Real goods exports set their third consecutive record in the third quarter, growing 4.04 percent, from $1.8249 trillion at annual rates to $1.8986 trillion. These foreign sales are now 6.27 percent higher than in the fourth quarter of 2019.

After-inflation goods imports dipped for the second straight time, and by 2.26 percent – from $3.4095 trillion annualized to $3.3325 trillion. These purchases are still up 16.80 percent since just before the pandemic’s arrival.

Services exports in the third quarter advanced for the ninth straight time – climbing 2.03 percent, from $709.5 billion at annual rates to $723.9 billion. Yet they remain 7.99 percent below those pre-CCP Virus fourth quarter, 2019 level.

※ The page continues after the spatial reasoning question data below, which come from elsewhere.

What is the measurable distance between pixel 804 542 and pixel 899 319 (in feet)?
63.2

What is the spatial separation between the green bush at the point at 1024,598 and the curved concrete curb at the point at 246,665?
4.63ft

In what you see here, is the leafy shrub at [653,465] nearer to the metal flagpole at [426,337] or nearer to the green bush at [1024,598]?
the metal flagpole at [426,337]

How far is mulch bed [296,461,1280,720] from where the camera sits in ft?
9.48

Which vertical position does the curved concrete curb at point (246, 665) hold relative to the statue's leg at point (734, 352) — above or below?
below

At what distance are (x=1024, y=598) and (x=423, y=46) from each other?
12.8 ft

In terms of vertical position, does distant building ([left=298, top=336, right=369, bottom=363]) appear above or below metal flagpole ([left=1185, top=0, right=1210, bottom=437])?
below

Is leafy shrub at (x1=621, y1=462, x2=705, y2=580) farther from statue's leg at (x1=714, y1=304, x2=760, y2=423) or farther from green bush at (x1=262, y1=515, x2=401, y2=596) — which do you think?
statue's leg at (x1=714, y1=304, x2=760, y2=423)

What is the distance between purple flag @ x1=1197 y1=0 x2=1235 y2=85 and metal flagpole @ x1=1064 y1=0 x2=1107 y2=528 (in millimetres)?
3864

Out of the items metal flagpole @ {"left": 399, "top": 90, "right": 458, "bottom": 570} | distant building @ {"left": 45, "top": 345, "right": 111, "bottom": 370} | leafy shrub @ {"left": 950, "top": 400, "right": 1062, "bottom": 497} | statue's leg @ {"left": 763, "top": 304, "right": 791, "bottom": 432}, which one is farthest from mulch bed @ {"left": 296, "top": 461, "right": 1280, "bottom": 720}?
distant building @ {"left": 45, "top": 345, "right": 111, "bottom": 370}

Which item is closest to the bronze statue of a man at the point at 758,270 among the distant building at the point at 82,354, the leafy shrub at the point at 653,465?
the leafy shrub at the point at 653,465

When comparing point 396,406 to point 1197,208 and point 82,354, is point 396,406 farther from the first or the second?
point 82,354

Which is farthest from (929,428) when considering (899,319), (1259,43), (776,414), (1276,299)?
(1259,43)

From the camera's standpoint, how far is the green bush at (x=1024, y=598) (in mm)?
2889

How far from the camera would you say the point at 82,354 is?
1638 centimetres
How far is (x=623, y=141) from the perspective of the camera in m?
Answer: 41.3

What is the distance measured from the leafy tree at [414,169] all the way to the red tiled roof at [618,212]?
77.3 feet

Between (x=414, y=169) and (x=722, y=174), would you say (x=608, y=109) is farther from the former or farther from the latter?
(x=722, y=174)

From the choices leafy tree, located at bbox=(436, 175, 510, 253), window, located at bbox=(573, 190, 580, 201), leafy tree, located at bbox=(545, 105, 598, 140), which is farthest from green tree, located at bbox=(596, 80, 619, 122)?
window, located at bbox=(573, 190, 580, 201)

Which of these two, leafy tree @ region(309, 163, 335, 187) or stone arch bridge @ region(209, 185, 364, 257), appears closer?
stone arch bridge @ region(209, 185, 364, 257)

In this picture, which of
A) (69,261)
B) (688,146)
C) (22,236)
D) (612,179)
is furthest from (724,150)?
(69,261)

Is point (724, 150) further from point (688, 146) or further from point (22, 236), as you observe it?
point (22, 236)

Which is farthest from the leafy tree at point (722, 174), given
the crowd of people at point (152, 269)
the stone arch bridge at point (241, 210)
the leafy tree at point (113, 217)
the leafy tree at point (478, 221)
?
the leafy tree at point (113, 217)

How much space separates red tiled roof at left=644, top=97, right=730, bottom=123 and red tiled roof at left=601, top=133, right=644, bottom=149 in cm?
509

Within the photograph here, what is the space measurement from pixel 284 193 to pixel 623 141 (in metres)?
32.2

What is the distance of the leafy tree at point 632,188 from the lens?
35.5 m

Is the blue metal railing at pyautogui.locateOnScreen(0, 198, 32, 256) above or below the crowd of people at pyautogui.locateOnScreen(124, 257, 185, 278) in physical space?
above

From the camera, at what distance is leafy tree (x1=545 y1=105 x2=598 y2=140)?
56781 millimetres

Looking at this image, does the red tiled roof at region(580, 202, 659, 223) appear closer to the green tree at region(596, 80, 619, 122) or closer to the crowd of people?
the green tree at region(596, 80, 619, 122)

Services imports edged up by 0.59 percent in the third quarter. This sixth straight increase, from a $560.1 billion annualized level to $563.4 billion, brought them to 2.25 percent above their fourth quarter, 2019 level.

The big concern hanging over the good GDP news is the economy’s continued dependence on the massive stimulus provided to households and businesses during the pandemic era by Presidents and Congresses, and by the Federal Reserve – even though consumers are steadily spending down their windfalls. (See this post for the key consumer finance data.) That means that more towering inflation will be with Americans for many more months unless government policies change dramatically.

But however good the trade deficit and growth quality news, wild cards and potential headwinds and crosswinds still abound. Among them: the growth slowdown that’s coming as tighter Fed monetary policy works its way through the economy, to continuing economic woes in the major markets for U.S. exports, to the ongoing dollar surge, to the distinct possibility that the Fed will chicken out on the inflation-fighting front, and that the rest of the government will want to juice consumer spending power again if recession fears return. The last two developments, of course, could well draw in disproportionate amounts of imports, and as the next national election approaches, the odds that they play out seem certain to grow.